Fire totals boat in Deer Harbor

The fully engulfed Bayliner. - Karen Parsons photo
The fully engulfed Bayliner.
— image credit: Karen Parsons photo

The engine room of a 35-foot Bayliner caught fire at the start of Labor Day weekend.

Orcas Fire and Rescue responded to the blaze aboard the boat "Today" in Deer Harbor Marina at 8:30 p.m. on Sept. 2. Firefighters were unable to save the vessel, which sunk and was later towed to Cayou Cay Marina by Vessel Assist.

We bought the boat around Memorial Day weekend,” said owner Mark Redis, who lives in Mt. Vernon. “We worked really hard to get this boat and we'd only had it for three months.”

Redis says the fire likely originated with an electrical short.

The fire appeared to be below deck in the engine room,” said Division Chief Patrick Shepler. “There was a strong electrical smell when the boat was initially approached.”

The Coast Guard was notified and arrived minutes after the first Orcas firefighters. The Redis family had left the boat half an hour before the flames were spotted; they received a call about the emergency while eating dinner. A quick-thinking bystander had towed the burning vessel away from the dock and into the narrow channel, where it was then anchored.

An initial fire attack and evaluation was made by Orcas firefighters using a floatable pump they brought aboard the 33-foot Coast Guard vessel. Shepler also requested the response of the fire boat “Confidence” from Fire District 3 on San Juan Island.

When Redis and his wife and their 15-year-old daughter returned, they discovered their beloved 10-year-old African Gray Parrot named Esa was trapped on board. The boat was heavily involved at that point, and firefighters deemed a rescue attempt to be futile.

No one was hurt and there was no environmental or property damage, but losing my wife's bird was the worst part of the whole thing,” Redis said. “Esa loved going on our boat ... my wife took her to work.”

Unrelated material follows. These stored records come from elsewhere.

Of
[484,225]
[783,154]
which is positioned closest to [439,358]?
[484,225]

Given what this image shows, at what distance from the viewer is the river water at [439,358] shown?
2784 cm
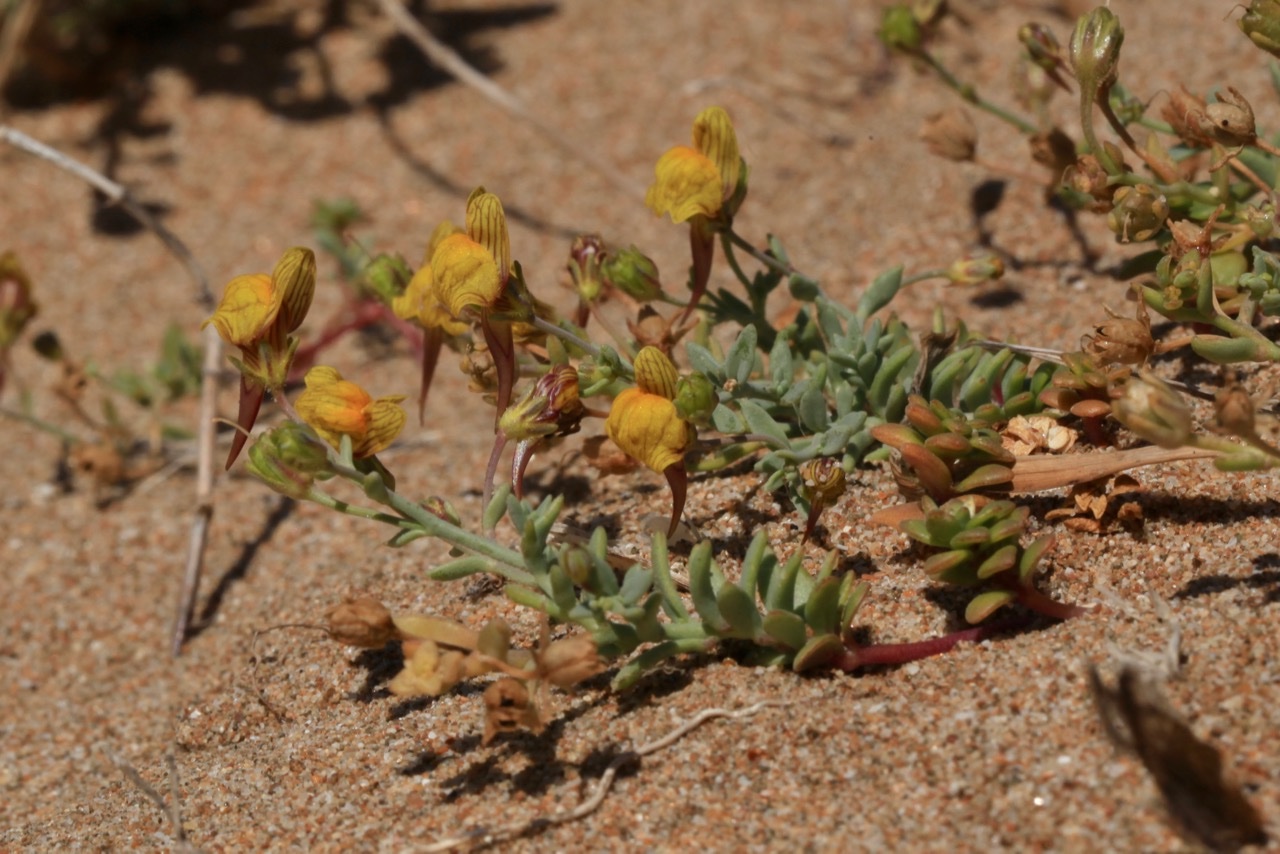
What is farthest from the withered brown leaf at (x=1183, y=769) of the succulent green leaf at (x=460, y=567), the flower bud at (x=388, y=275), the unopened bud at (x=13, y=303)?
the unopened bud at (x=13, y=303)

Shepler said a handful of spectators at the marina were “concerned why firefighters were not putting continuous streams of water on the burning boat.”

There are always three overarching goals on every incident, and in this order of importance: life safety, incident mitigation and property conservation,” Shepler said. “This vessel had about 50 gallons of gasoline aboard. We were concerned with protecting the marina, other boats and with protecting the environment. We could have mixed too much water with gasoline and had a running fuel fire that would endanger the marina and the environment. Our Incident Command Team agreed that for both overall safety and limiting environmental impact, our strategy of letting the fuel burn off was the most mindful one.”

The Island Oil Spill Association set up a 600-foot oil protection boom from a safe distance, even before the fire was extinguished, to stop chemicals or debris from drifting into a nearby estuary. Orcas Fire also consulted with the Department of Ecology.

After a preliminary investigation of the area by the Coast Guard, it appears that no petroleum products were released into the water.

Redis says it was a stroke of luck that he didn't fuel up before leaving his slip in La Conner.

I have never gone away for the weekend without filling up my boat fully with gas before leaving the dock,” he said. “But that Friday I was behind schedule, and I knew I had enough gas to get there. So when the boat caught on fire there was 50 gallons of fuel rather than 175.”

Redis says his daughter is scared to go boating again.

If we were on the boat when it happened, we probably would have died,” he said.